Polish leaders unveiled a 2012 budget on Tuesday that lowers earlier predictions of economic growth _ an acknowledgment that Europe's debt crisis is impacting the country.
The budget, which also aims to lower the country's deficit, assumes 2.5 percent growth. A plan announced in September had assumed 4 percent growth and was criticized by some economists as overly optimistic.
Prime Minister Donald Tusk and Finance Minister Jacek Rostowski announced the budget at a news conference in Warsaw after the center-right Cabinet approved it. It foresees expenditures of nearly 329 billion zlotys ($99 billion) and revenue of 294 billion zloty ($88 billion). The deficit would be 35 billion zlotys ($10.5 billion; euro7.8 billion).
Tusk called it an "extremely responsible" budget lacking any radical features.
"A crisis isn't a good time for revolution," Tusk said. "A crisis is a time for responsible activity that will help people survive the crisis."
Poland, the largest of the European Union's eastern members, has shown remarkable resilience to the global financial turmoil.

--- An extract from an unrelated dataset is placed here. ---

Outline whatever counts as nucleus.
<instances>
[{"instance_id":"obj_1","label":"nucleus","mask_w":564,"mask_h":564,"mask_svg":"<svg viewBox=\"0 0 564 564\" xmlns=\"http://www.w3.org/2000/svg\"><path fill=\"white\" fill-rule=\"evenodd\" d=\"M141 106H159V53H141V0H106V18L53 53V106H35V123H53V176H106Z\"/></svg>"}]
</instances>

It was the only EU state to avoid recession during the downturn of 2008-2009, and its economy is on pace to grow 4 percent this year.
Even through September growth has been impressive.
Third quarter growth was 4.2 percent year-on-year, according to government data announced last week. That was slightly slower than the 4.3 percent registered the previous quarter, but was still better than some economists had expected.
The economy has been buoyed by strong private consumption, a boom in investment by companies and a weakening of the currency _ the zloty _ which has made Polish exports cheaper in foreign markets.
However, economists warn that the country will eventually be impacted by the current crisis in the eurozone as its exports to neighbors are hurt, and because foreign investors are losing confidence in many emerging markets, including Poland's.
As its struggles not to become another nation with a debt crisis, Warsaw is aiming to reduce its budget deficit to the EU's limit of 3 percent of GDP. It was nearly 8 percent last year and is projected at nearly 5.6 percent this year.
To that end, Tusk announced a far-reaching set of austerity measures last month that include some tax increases and an eventual rise in the retirement age to 67 for men and women. Currently men can retire at 65 and women at 60.
The budget plan must still go to parliament, where it will likely be amended.